Cultures of osteoblastic cells from wild-type and kl/kl mice. (a) Growth curve of cultured osteoblastic cells from neonatal mouse calvariae during 10 days of culture. Data are expressed as mean (symbols) ± SEM (error bars) of pooled data from 3 independent experiments (6 dishes per group). (b) ALP activity of cultured osteoblastic cells from fetal (17 days after coitus) and neonatal (5–6 days old) wild-type or kl/kl mouse calvariae at 7 and 14 days of culture. Data are expressed as mean (bars) ± SEM (error bars) for 8 wells per group. *Significantly different from wild-type mice (P < 0.01). (c) Representative pictures of alizarin red–stained matrix nodule formation by cultured osteoblastic cells from fetal and neonatal wild-type or kl/kl mouse calvariae at 21 days of culture. Areas of positively stained matrix nodule were 35.3 ± 4.1 mm² for fetal wild-type, 31.1 ± 2.5 mm² for fetal kl/kl, 53.4 ± 6.3 mm² for neonatal wild-type, and 8.7 ± 3.1 mm² for neonatal kl/kl (all mean ± SEM for 6 wells per group). Significant difference (P < 0.01) between wild-type and kl/kl was seen in cultured osteoblastic cells from neonatal mice, but not in those from fetal mice. (d) Steady-state mRNA levels of ALP, osteocalcin, and procollagen α1 (I) in cultured osteoblastic cells from neonatal wild-type or kl/kl mouse calvariae at 7 days of culture, as determined by Northern blot analysis.

Figure 4

Osteoclastogenesis in ex vivo bone marrow cell cultures (a) and in the coculture of osteoblastic cells and bone marrow cells (b) from wild-type mice and kl/kl mice. (a) The number of TRAP-positive osteoclastic cells (top) and GM-CFU (middle) at 8 days of culture of bone marrow cells from 7-week-old wild-type or kl/kl mice. Data are expressed as mean (bars) ± SEM (error bars) for 8 and 6 wells per group, respectively. *Significantly different from wild-type cells (P < 0.01). The percentage of F4/80-positive monocyte macrophages in bone marrow cells was measured by flow cytometric analysis using FITC-labeled F4/80 (bottom). (b) The number of TRAP-positive osteoclastic cells formed at 8 days of coculture (top) and the pit area resorbed by osteoclastic cells by an additional 48 hours of culture on a dentine slice (bottom; percent of whole dentine).

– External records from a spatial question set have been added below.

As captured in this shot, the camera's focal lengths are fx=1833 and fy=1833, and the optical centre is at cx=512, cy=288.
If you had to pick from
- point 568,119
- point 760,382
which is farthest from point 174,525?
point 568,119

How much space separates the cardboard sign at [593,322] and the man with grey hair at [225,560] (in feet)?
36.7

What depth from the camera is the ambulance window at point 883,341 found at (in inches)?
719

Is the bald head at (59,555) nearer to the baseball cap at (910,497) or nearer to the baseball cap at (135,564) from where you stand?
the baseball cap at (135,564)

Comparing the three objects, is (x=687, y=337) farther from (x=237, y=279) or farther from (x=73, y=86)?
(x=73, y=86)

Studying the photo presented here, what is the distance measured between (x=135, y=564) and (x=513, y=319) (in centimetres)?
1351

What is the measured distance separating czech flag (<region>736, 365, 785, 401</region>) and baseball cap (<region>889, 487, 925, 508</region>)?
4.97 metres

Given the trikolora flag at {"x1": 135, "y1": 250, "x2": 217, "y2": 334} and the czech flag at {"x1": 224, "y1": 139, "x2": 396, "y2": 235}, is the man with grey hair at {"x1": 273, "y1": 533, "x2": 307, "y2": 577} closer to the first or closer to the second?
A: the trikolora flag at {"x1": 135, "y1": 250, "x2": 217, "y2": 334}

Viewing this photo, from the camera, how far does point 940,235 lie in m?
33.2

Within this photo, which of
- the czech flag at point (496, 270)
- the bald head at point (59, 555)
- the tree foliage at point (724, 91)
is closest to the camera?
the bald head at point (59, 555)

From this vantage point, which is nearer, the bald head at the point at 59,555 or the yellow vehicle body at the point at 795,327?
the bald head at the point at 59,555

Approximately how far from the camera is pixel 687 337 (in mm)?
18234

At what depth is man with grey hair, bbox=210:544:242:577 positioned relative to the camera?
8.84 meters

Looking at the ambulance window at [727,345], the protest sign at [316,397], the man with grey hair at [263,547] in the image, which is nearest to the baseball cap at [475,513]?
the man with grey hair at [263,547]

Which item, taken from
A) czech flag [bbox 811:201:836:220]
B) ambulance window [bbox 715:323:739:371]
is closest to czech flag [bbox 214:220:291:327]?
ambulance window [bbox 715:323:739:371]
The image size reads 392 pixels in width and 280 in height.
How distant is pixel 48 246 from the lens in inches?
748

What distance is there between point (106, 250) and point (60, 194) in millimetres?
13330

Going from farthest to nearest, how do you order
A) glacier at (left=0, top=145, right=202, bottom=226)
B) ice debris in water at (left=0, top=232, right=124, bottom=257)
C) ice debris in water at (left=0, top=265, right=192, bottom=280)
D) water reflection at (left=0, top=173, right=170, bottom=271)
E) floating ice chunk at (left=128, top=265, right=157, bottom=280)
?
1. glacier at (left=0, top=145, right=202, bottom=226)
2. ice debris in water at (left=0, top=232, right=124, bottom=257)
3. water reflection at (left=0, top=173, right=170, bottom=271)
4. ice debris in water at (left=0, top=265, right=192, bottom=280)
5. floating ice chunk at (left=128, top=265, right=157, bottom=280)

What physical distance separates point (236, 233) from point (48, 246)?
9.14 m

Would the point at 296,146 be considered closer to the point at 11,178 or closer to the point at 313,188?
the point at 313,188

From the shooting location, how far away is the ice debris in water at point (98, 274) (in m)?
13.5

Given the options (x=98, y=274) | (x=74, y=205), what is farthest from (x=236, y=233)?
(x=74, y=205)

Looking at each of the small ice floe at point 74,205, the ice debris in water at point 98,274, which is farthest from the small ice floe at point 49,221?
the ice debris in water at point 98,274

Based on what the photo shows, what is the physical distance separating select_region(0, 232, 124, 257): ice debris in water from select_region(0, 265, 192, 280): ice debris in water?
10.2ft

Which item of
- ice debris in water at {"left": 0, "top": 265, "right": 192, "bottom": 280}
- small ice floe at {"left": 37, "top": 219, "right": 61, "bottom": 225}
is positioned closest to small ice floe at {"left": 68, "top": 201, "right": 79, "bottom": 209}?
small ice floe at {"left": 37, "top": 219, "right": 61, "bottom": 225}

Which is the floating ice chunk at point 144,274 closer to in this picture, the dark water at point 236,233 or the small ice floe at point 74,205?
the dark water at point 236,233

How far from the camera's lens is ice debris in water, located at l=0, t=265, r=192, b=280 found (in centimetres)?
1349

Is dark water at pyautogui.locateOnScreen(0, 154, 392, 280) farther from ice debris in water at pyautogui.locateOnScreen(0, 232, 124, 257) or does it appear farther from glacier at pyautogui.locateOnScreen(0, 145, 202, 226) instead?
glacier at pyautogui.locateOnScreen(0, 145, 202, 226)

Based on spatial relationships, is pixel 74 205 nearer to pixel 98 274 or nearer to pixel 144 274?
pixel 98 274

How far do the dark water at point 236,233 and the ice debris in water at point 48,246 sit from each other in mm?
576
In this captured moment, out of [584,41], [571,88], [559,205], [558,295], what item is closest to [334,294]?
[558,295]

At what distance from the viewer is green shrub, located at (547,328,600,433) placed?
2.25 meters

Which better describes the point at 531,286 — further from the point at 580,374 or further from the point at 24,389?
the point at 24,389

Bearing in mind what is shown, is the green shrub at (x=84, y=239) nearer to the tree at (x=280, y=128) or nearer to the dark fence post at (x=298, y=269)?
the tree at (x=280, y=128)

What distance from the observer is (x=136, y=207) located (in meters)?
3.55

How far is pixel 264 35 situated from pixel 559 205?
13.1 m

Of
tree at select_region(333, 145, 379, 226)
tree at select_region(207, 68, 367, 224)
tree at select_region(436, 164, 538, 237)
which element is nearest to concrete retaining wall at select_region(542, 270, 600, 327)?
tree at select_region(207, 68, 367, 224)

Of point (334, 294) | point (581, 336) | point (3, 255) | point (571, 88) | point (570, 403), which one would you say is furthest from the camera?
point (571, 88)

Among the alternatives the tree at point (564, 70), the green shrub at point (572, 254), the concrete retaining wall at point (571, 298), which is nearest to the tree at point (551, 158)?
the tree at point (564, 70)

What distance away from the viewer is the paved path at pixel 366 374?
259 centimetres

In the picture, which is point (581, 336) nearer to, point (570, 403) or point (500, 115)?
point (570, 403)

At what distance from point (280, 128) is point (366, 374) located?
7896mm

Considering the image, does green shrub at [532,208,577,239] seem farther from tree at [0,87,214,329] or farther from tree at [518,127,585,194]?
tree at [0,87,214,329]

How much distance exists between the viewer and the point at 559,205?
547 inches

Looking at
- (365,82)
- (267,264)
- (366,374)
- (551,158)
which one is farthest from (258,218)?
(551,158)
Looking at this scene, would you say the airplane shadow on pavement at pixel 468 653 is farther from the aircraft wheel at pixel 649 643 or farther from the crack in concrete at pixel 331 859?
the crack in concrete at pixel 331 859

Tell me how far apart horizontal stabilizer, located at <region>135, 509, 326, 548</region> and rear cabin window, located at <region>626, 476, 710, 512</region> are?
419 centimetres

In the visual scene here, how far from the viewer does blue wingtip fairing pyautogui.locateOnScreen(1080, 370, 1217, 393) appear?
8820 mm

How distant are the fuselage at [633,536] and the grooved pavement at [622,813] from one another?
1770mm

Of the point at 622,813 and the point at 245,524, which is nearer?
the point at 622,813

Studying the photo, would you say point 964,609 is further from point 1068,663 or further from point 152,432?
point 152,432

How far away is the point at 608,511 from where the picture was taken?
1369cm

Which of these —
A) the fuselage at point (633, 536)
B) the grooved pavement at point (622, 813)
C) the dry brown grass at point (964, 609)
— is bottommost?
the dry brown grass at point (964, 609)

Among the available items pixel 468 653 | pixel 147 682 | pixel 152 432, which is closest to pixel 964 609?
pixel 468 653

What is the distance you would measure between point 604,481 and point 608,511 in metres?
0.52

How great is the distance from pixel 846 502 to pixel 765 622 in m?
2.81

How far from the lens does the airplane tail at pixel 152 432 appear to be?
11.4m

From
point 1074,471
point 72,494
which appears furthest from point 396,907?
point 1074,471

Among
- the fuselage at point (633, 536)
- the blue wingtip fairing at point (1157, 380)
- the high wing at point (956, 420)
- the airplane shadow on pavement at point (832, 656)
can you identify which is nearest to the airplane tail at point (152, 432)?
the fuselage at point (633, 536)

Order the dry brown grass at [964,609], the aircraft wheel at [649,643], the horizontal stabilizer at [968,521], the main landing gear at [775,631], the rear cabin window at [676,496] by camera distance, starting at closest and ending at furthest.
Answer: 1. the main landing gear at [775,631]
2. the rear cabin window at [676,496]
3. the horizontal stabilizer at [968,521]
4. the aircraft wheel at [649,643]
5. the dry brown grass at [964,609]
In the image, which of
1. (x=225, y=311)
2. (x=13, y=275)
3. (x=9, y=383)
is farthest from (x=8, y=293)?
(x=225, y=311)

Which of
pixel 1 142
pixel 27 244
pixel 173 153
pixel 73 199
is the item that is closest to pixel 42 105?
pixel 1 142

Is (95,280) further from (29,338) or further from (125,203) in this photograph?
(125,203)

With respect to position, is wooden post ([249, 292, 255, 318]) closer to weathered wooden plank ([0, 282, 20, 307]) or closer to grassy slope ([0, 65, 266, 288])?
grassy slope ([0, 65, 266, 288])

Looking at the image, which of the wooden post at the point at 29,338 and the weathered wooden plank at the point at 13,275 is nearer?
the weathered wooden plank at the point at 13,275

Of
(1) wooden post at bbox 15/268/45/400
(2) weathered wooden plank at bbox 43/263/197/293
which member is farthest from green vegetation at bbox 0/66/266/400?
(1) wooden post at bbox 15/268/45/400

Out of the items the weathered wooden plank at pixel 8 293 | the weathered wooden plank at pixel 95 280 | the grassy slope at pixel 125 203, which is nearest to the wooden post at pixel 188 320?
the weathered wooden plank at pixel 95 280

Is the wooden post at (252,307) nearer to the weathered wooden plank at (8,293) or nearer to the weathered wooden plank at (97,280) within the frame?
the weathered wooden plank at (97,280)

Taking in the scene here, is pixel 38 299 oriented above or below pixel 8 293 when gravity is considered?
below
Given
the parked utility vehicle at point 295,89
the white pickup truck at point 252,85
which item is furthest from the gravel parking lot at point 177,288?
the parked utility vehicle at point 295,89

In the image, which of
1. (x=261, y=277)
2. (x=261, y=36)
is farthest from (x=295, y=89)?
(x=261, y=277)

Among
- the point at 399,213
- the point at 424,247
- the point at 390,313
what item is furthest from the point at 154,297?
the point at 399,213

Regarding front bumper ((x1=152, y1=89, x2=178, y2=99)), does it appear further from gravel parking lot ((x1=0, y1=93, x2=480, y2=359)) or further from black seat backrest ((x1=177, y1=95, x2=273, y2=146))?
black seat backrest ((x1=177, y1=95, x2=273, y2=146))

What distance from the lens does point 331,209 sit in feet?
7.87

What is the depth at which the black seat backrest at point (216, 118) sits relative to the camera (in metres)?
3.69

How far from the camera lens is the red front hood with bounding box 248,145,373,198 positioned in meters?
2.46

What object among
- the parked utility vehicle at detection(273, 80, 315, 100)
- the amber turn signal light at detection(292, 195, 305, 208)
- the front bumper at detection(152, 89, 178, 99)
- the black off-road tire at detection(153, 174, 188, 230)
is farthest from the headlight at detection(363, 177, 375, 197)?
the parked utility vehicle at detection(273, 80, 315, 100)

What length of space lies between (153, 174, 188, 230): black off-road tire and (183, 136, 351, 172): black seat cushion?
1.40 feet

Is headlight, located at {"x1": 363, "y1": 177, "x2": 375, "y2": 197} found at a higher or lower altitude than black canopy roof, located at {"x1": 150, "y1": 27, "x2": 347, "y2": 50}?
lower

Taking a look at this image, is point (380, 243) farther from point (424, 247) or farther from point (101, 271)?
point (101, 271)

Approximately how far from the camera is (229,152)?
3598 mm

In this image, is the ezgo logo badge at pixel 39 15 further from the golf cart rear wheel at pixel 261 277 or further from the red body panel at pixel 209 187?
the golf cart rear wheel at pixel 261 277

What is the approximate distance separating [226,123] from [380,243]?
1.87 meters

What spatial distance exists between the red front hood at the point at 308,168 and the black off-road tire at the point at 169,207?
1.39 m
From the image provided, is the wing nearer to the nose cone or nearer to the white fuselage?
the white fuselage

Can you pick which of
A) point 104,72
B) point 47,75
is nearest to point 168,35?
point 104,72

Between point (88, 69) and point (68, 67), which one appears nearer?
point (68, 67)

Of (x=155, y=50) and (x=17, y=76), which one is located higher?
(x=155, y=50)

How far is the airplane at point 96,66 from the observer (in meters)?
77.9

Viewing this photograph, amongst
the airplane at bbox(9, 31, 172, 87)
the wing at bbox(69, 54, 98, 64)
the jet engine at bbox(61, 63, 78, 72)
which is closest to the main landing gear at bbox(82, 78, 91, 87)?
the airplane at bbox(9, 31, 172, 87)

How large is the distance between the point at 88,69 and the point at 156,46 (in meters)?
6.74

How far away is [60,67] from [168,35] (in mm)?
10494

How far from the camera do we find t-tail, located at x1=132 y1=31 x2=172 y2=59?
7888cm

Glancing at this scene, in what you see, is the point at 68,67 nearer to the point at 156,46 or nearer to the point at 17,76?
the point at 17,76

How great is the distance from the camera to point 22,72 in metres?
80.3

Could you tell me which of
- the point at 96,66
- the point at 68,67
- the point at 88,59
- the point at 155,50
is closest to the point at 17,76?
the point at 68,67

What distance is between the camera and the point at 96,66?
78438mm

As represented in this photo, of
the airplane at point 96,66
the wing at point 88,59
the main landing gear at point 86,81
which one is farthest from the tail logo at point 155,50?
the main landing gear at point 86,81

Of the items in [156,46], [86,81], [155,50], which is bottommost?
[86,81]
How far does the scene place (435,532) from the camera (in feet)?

The origins (+ for wild-type mice and kl for kl/kl mice) of the cells are indicated as “Osteoblasts: marrow cells.” Data are expressed as mean (bars) ± SEM (error bars) for 8 wells per group. *Significantly different from wild-type cultures (P < 0.01).

Figure 5

Messenger RNA level and serum protein level of OPG in wild-type and kl/kl mice with mRNA levels of OPG in calvariae, tibiae, and liver of 7-week-old wild-type and kl/kl mice analyzed by RT-PCR (collected from 8 mice per group). Serum OPG levels in wild-type and kl/kl mice were measured by ELISA. Data are expressed as mean (bars) ± SEM (error bars) for 5 mice per group. *Significantly different from wild-type mice (P < 0.01).